We shared the same eyes. All three of us.
"I was frustrated, frightened." Solas murmured, spying over my shoulder, his voice against my skin. "The spirits I might have consulted had been driven away by the Breach." He sighed and reached for the photo and stared at it deeply as if willing the subjects within to animate.
"Although I wished to help, I had no faith in Cassandra… or she in me. I was ready to flee." He ran a thumb over our faces, head tilted in surprise at the texture of the photo and then passed it back to me. I held onto it, my fingers trembling. I had never imagined a world without Solas, but to know I had been so very close to existing without his help choked me.
"But you stayed." I said breathlessly.
"I did." Solas said. He tilted his head the other way and raised a beckoning index finger to have me follow him. I did so without question and we stepped toward the window of my bedroom that overlooked the landscape, unobscured by anything other than nature herself. A flash of green and gray overtook the darkening sky and then a roll of thunder followed. I rushed to the window, the photo floating forgotten to the floor.
The Breach! It quaked in the yawning evening sky, rolling with turbulent clouds and thunder groaning as the lightning flashed between it all. Solas leaned into the windowsill with me, eyeing the sky beyond us.
"I told myself: one more attempt to seal the rifts." He raised the window open, the once dry, warm desert air had turned dank with the smell of rain and the threat of a storm. "I tried and failed. No ordinary magic would affect them." He folded his arms over the sill and stared out as if he had done it a thousand times before. My gaze refused to leave his profile, wondering at the magnitude of his story.
I was almost alone.
I would have had to do it all by myself.
"I watched the rifts expand and grow, resigned myself to flee, and then…" You, his gaze said to me, turning to catch mine and the chill of the rain still so far off caught me in my throat, bolting me to my place.

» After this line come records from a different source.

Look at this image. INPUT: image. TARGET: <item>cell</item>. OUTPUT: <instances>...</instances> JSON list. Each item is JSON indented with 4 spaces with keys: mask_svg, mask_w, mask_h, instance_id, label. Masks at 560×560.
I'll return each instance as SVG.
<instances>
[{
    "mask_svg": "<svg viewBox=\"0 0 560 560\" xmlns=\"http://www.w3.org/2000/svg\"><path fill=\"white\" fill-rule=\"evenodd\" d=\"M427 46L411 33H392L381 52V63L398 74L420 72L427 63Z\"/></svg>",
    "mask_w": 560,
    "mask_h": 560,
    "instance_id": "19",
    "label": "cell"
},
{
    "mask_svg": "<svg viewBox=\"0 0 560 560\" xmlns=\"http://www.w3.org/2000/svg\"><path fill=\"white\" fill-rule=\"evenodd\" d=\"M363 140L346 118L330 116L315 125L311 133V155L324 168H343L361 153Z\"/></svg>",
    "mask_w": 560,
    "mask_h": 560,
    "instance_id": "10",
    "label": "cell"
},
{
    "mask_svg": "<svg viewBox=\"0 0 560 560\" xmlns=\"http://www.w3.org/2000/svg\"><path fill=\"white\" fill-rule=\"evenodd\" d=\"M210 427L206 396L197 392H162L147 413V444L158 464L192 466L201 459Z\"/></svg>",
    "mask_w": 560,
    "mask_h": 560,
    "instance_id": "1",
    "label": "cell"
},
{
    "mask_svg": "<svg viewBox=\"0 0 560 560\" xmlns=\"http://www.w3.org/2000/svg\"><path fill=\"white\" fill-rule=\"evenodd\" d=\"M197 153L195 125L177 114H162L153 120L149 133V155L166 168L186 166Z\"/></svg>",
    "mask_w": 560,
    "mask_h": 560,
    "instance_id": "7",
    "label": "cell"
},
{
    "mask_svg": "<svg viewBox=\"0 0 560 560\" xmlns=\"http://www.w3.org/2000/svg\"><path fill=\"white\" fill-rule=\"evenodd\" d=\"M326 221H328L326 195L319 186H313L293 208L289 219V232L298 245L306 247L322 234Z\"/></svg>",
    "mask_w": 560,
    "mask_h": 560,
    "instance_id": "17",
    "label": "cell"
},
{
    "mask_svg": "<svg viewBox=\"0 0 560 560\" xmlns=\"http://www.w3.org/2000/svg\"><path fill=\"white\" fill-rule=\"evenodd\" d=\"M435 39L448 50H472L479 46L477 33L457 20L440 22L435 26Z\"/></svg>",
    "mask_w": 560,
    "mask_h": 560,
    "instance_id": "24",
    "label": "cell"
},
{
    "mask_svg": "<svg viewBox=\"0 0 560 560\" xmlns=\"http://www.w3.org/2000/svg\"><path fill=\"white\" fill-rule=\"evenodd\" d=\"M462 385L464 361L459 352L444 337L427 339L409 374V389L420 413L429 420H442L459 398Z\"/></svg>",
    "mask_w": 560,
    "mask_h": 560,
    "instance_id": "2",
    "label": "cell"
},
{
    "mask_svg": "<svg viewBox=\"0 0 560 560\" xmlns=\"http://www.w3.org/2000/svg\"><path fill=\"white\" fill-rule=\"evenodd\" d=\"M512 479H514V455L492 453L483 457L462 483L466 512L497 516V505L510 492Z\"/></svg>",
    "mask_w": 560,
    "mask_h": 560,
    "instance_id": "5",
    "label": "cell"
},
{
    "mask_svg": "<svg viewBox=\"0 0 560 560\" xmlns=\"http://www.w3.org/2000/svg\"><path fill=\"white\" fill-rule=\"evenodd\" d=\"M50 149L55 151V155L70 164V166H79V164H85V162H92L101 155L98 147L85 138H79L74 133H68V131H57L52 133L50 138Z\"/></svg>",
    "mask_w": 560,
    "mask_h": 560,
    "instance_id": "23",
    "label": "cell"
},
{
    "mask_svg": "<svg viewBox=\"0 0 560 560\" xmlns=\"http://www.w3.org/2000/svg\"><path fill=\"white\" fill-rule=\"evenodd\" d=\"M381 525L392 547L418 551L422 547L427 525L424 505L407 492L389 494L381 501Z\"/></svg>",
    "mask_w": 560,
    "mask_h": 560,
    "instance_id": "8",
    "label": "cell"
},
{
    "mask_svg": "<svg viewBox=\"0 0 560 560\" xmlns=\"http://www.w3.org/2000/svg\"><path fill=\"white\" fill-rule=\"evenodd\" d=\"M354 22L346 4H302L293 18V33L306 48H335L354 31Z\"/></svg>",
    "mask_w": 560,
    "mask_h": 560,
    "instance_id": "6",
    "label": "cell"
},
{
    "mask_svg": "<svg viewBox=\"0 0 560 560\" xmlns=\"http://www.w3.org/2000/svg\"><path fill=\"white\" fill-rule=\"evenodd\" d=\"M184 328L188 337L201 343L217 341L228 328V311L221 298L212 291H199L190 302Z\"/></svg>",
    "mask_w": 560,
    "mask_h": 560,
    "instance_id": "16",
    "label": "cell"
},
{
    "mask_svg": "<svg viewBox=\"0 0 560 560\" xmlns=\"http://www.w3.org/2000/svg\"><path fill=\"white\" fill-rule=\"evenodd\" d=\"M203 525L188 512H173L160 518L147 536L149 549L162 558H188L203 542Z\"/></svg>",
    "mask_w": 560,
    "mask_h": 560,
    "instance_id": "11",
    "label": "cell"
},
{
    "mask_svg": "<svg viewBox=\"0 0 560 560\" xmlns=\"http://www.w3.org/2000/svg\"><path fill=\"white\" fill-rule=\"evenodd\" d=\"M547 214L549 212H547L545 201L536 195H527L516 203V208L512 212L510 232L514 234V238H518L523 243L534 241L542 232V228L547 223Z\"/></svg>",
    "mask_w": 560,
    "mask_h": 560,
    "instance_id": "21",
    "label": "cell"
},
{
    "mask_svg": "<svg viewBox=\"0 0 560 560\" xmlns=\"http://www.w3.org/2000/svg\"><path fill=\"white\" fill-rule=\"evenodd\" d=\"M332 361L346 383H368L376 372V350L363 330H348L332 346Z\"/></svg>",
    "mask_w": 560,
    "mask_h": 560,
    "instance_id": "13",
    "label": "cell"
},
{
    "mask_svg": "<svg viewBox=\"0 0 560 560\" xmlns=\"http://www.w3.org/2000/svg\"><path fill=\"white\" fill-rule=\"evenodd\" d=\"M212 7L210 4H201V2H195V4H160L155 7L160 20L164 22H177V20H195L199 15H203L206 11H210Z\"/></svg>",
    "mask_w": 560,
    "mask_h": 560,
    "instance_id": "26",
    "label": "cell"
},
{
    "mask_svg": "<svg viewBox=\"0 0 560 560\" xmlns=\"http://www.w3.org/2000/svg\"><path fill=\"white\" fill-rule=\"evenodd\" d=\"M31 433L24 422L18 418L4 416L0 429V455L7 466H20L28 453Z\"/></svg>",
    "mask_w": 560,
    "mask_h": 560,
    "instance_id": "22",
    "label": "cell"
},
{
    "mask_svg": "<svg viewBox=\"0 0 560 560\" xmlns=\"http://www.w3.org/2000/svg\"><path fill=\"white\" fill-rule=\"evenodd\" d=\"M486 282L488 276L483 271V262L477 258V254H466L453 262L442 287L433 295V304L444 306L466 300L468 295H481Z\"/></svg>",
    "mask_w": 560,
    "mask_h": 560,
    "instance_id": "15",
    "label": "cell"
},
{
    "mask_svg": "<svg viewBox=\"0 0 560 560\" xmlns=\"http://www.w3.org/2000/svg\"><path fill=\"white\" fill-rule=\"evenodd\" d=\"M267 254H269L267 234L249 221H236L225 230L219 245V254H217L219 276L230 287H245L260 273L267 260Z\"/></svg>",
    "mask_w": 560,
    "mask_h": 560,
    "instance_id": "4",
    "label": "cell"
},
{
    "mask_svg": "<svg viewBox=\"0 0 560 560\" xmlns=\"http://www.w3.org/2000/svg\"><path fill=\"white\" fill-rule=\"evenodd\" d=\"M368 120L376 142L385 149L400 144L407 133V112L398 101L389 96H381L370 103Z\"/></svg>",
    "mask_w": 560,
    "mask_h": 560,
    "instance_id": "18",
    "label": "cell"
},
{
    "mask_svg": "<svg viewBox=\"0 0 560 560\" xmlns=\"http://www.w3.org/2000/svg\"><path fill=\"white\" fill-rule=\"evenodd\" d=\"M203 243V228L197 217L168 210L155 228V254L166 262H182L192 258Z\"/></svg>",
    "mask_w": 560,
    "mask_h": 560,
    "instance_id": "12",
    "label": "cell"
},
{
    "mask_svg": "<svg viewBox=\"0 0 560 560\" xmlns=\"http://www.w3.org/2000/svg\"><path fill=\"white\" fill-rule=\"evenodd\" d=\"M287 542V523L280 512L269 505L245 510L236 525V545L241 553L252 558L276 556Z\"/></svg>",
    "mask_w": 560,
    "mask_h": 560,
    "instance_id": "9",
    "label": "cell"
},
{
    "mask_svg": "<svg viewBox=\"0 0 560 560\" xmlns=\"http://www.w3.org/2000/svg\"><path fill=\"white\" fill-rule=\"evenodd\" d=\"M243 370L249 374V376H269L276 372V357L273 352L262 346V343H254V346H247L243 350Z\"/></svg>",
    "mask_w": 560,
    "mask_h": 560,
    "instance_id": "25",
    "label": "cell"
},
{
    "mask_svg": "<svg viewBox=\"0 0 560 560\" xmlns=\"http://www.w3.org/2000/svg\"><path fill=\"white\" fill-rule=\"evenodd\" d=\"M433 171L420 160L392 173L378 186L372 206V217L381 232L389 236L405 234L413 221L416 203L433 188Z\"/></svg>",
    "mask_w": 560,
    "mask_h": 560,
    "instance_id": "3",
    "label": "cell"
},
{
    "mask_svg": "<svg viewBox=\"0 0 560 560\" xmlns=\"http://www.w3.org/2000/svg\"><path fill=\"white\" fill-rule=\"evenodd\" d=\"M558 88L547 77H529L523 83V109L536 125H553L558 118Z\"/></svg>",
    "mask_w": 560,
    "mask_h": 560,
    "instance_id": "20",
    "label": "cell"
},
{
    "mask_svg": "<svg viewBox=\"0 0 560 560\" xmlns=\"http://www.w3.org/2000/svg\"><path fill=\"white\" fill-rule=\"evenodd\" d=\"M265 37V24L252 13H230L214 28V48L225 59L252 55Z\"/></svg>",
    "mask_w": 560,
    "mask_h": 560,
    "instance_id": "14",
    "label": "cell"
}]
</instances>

"It seems you hold the key to our salvation. At the cost of your own soul being cast into the depths of damnation." He stood straight and leaned against the wall, waiting until I stood away from the window, half a smirk on his face. "You had sealed it with a gesture… and right then, I felt the whole world change."
"I'm glad you decided to stay." The words were thick against my tongue, fear and nausea swirled in my stomach and yanked at my lungs to try and overthrow them. I only had as much knowledge on the Fade and the Mark as I did, only understood it for what it was, and the danger it could have been, would have been, will be because he was there to teach me.
"As am I." He smiled at me, arms crossed against his chest. "You have fractured rules of man and nature, and you will shatter more before you are done." He shook his head and brought his hands up, reaching out to hold my face as he had once done in my healing tent all those weeks ago. His palms were cold against my face, his fingers over the valleys of my ears.
"Visiting me here, without magic or any connection to the Fade… it should not have been so easy for you." He murmured, holding my face like porcelain.
"What do you mean?" I asked quietly.
"How do you think you got here?" He asked just as quietly, a mischievous tilt to his words. I frowned and looked around us as best I could with my face in his hands. Slowly, the walls of my room began to fade away, the photos falling from their place and fluttering around us.
"This isn't real." I murmured, glancing back at him. He chuckled, patting his palms against my cheeks.
"That's a matter of debate… probably best discussed after you wake up."